Sunnis and Shi’is have more in common than what appears to casual observers. What can genuinely unite or bring them closer to one another greatly outweighs that which at present painfully alienates and separates them. The latter must be meticulously reviewed and re-evaluated against the backdrop of the former.
Sunnis and Shi’is, by and large, agree on most fundamental Islamic doctrinal (faith or ‘aqidah-oriented) and practical devotional aspects, which are underlined by both the Holy Qur’an and the Prophet Muhammad’s (pbuh) Sunnah as common denominators of one’s belonging to Islam and his or her being a Muslim.

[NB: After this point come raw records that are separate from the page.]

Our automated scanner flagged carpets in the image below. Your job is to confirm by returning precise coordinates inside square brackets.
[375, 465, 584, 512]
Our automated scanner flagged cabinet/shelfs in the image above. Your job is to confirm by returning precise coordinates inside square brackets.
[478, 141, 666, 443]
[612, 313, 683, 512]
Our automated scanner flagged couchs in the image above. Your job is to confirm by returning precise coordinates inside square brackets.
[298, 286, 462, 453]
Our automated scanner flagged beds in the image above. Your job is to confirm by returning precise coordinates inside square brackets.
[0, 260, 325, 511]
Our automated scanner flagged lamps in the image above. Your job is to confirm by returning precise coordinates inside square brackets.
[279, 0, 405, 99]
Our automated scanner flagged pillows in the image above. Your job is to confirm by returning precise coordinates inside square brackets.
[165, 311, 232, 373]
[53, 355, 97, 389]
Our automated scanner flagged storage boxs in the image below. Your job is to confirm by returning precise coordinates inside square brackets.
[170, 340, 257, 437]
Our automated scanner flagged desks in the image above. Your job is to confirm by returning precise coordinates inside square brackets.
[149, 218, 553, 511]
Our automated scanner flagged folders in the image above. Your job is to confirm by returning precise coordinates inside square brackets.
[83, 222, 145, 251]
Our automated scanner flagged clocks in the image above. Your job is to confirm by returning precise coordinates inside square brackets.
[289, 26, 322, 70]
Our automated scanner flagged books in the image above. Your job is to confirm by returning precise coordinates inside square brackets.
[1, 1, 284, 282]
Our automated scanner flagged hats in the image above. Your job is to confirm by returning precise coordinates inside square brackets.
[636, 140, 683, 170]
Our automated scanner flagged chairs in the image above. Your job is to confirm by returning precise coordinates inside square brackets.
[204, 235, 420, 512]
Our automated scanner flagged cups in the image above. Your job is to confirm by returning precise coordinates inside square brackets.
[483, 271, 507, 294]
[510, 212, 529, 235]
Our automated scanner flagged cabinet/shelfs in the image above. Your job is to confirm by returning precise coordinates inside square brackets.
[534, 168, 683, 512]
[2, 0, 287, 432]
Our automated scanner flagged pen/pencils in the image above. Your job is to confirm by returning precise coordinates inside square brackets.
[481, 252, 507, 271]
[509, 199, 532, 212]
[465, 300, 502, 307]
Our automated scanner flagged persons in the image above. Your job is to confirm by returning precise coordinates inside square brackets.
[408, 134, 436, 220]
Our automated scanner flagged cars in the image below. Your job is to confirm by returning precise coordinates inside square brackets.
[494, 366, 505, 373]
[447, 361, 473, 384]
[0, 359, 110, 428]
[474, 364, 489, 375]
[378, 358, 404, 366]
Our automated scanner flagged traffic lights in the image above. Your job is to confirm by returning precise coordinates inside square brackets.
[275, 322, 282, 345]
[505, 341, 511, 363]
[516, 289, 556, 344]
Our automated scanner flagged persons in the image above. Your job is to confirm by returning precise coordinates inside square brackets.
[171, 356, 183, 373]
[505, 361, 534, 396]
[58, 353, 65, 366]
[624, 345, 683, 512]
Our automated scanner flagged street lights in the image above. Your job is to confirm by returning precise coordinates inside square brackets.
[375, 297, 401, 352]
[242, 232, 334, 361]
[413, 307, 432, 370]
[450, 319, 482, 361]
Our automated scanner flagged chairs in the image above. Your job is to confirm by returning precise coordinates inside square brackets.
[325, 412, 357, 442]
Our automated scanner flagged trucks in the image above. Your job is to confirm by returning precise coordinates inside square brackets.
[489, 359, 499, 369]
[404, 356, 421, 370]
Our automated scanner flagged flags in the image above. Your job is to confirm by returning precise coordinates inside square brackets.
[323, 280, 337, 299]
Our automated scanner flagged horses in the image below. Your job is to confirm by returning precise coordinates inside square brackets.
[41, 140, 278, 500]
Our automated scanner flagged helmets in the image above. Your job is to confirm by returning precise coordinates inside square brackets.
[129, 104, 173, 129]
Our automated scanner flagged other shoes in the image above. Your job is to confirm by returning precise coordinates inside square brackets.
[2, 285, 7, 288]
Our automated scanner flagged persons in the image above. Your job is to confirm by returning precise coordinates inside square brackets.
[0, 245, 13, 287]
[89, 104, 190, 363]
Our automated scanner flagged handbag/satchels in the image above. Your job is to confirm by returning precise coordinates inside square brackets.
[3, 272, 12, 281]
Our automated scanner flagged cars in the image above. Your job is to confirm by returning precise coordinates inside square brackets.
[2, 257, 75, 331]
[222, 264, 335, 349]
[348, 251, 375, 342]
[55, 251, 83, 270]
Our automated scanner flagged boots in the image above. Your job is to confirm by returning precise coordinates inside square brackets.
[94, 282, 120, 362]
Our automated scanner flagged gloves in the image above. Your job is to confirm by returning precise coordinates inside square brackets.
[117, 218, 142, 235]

What Sunnis and Shi’is generally disagree about, though often and in certain religious, historical, and cultural contexts very important, is yet categorized as secondary, less significant and, at times, even utterly trivial subjects and problems.
It all boils down to two major and broad components: politics and jurisprudence (fiqh), where differences of opinion, disagreements, and even disputes of diverse kinds will always be the rule of the day. Achieving homogeneity, standardization, and perfect harmony will always be impossible therein. Attempting to do so would go against the very nature of some elementary laws of existence and the evolution of human societies.
What is thus needed is a thorough ethics of disagreement and conflict resolution in Islam. At the core of such an ethical system should stand the fundamental values of the general Islamic ethics, beliefs and morals. Its guiding principle should be the notion of separation between the fallible and changeable, and the infallible and immutable, and between the human and mundane, and the religious and divine, never allowing the former to encroach on and influence the latter. It should always be the other way around.
((This article is based on the author’s book titled “The Origins of the Concepts of Shi’ism and Sunnism.” The book was published in 2016 by Amana Publications, USA.